### Статья
В связи с описанным развитием владимиро-суздальского зодчества в XIII в., характеризующимся возникновением очень разнообразных и свободных архитектурных приемов, обогащается и разнообразится и строительная техника. Наряду с чисто белокаменным строительством строят и из кирпича-плинфы, сочетая кирпичную кладку с белокаменными деталями (Ростов, Ярославль). Шире используются местные материалы, как туф (суздальский собор). Следует отметить некоторую небрежность кладки, например частое несоблюдение перевязки швов белого камня (Георгиевский собор). Наивысшего совершенства достигает техника резьбы архитектурного декора, в котором горельефы, вводимые в кладку стен, сочетаются с тончайшим узором, наносимым по готовой кладке стены.
######
» **Задания**:
[A] Назовите все строительные материалы, упомянутые в статье о владимиро-суздальском зодчестве.
[B] Напишите продолжение статьи о владимиро-суздальском зодчестве XIII века, начав сразу после ее последнего предложения.
Список ниже взят из другого источника.
### Строки данных
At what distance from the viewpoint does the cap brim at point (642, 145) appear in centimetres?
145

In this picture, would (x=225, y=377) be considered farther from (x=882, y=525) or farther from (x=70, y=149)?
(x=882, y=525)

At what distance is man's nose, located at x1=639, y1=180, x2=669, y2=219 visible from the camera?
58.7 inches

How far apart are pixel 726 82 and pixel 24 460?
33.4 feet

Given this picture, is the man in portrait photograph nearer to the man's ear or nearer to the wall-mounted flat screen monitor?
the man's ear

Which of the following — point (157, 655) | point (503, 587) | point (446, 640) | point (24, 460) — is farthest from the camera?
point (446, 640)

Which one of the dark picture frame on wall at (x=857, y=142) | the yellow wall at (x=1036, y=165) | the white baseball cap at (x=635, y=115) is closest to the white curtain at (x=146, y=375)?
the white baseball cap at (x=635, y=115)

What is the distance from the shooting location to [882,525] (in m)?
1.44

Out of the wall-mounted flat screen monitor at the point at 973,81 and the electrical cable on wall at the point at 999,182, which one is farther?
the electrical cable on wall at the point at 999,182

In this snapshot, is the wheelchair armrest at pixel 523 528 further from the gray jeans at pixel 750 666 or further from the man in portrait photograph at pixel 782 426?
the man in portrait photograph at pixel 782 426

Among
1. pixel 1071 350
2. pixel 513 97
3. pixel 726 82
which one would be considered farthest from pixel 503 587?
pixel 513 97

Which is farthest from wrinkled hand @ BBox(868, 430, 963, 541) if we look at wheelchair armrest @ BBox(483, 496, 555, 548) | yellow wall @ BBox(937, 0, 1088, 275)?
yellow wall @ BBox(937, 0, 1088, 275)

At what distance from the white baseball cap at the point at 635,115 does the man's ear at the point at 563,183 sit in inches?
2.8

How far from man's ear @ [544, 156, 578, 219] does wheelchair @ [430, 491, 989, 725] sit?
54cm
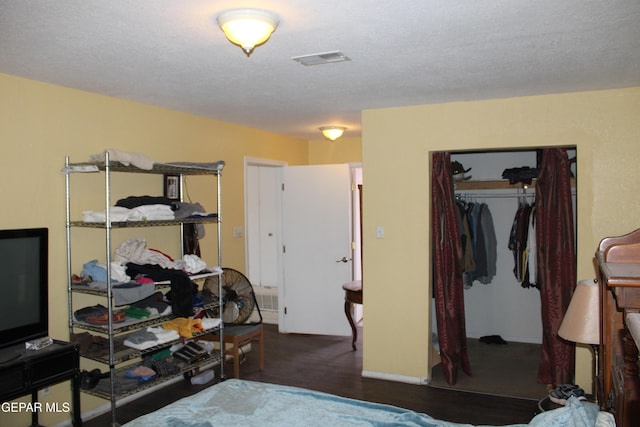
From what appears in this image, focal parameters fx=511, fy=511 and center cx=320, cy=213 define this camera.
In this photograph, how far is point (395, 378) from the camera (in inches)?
175

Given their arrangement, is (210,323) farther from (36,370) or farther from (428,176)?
(428,176)

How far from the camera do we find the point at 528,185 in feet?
16.8

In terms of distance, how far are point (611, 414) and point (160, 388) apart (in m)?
3.52

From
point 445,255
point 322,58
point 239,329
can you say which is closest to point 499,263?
point 445,255

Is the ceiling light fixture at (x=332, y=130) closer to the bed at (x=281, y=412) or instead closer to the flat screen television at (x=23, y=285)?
the flat screen television at (x=23, y=285)

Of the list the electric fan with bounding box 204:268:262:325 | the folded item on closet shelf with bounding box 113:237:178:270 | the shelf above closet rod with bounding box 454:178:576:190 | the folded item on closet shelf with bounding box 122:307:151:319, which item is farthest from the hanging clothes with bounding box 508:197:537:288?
the folded item on closet shelf with bounding box 122:307:151:319

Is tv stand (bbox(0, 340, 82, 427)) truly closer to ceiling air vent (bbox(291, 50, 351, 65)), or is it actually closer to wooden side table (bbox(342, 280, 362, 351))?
ceiling air vent (bbox(291, 50, 351, 65))

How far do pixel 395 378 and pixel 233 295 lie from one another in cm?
160

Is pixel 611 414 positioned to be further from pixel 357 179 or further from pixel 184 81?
pixel 357 179

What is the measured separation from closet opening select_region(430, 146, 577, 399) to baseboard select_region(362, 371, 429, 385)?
1.74ft

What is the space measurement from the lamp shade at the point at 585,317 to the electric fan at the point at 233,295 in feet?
8.97

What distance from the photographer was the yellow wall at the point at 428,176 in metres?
3.77

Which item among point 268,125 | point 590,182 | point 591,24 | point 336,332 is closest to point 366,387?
point 336,332

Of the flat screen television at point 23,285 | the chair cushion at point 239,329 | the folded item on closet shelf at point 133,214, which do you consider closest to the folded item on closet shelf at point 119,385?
the flat screen television at point 23,285
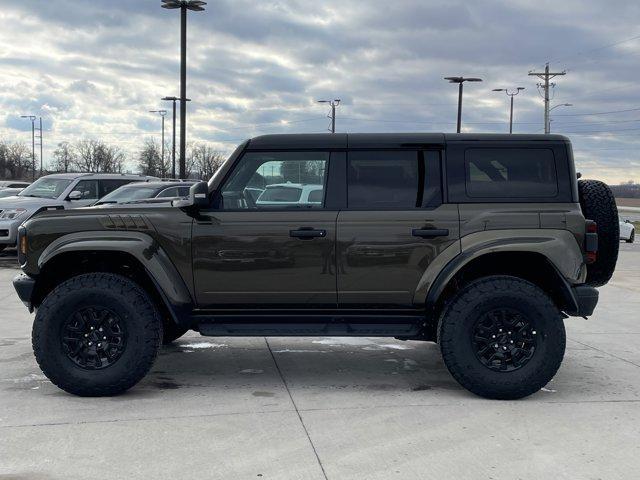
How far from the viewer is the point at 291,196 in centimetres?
514

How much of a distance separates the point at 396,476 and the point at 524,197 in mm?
2349

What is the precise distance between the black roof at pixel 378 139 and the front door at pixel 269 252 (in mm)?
328

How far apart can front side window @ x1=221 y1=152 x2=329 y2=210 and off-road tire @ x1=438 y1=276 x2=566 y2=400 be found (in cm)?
128

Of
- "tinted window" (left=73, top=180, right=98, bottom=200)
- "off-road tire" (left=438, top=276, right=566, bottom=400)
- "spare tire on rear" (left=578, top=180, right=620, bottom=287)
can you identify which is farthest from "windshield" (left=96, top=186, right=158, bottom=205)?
"spare tire on rear" (left=578, top=180, right=620, bottom=287)

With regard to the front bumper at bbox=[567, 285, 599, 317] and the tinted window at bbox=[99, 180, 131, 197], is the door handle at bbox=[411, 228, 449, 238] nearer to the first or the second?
the front bumper at bbox=[567, 285, 599, 317]

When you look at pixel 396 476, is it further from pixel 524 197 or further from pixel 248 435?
pixel 524 197

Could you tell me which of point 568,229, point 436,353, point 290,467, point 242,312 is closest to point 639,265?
point 436,353

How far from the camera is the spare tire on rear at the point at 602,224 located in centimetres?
523

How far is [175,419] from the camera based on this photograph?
4.55 meters

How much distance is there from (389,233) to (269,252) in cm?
85

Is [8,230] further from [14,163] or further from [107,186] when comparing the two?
[14,163]

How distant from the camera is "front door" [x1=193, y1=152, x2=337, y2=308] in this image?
500 centimetres

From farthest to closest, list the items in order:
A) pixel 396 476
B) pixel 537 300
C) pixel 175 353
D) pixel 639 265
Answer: pixel 639 265, pixel 175 353, pixel 537 300, pixel 396 476

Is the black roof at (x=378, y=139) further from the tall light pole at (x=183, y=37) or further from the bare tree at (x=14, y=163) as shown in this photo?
the bare tree at (x=14, y=163)
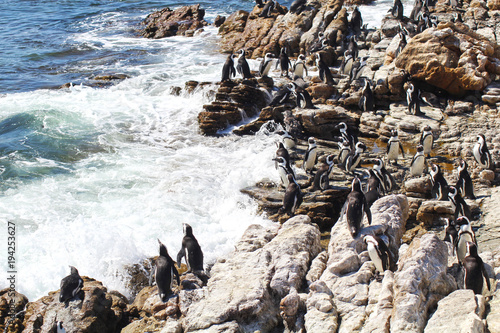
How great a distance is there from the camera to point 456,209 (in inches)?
357

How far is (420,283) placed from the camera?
223 inches

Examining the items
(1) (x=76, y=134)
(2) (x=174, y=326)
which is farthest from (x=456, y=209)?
(1) (x=76, y=134)

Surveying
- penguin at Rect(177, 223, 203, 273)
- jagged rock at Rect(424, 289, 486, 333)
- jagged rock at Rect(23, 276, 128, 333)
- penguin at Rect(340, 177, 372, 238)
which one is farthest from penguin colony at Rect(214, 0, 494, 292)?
jagged rock at Rect(23, 276, 128, 333)

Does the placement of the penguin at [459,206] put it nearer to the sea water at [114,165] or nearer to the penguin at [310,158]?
the penguin at [310,158]

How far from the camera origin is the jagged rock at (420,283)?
5.19 meters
######
» **Ответы**:
[A] Белый камень, кирпич-плинфа и туф.

[B]
Нарастание интереса к декоративному богатству здания свидетельствует об усилении проявившейся при Всеволоде III светской линии в зодчестве, о все большем влиянии народных вкусов. Вынос на фасады связных церковных композиций имел в сущности задачу политического свойства — утверждения авторитета княжеской власти, а общая система декора, его сказочный характер, совмещение христианских и языческих сюжетов, объединенных растительным ковром, явно отражали могучее влияние народного искусства. Декоративности архитектуры отвечало соответствующее декоративное богатство монументальной живописи и наполнявших храм произведений прикладного искусства.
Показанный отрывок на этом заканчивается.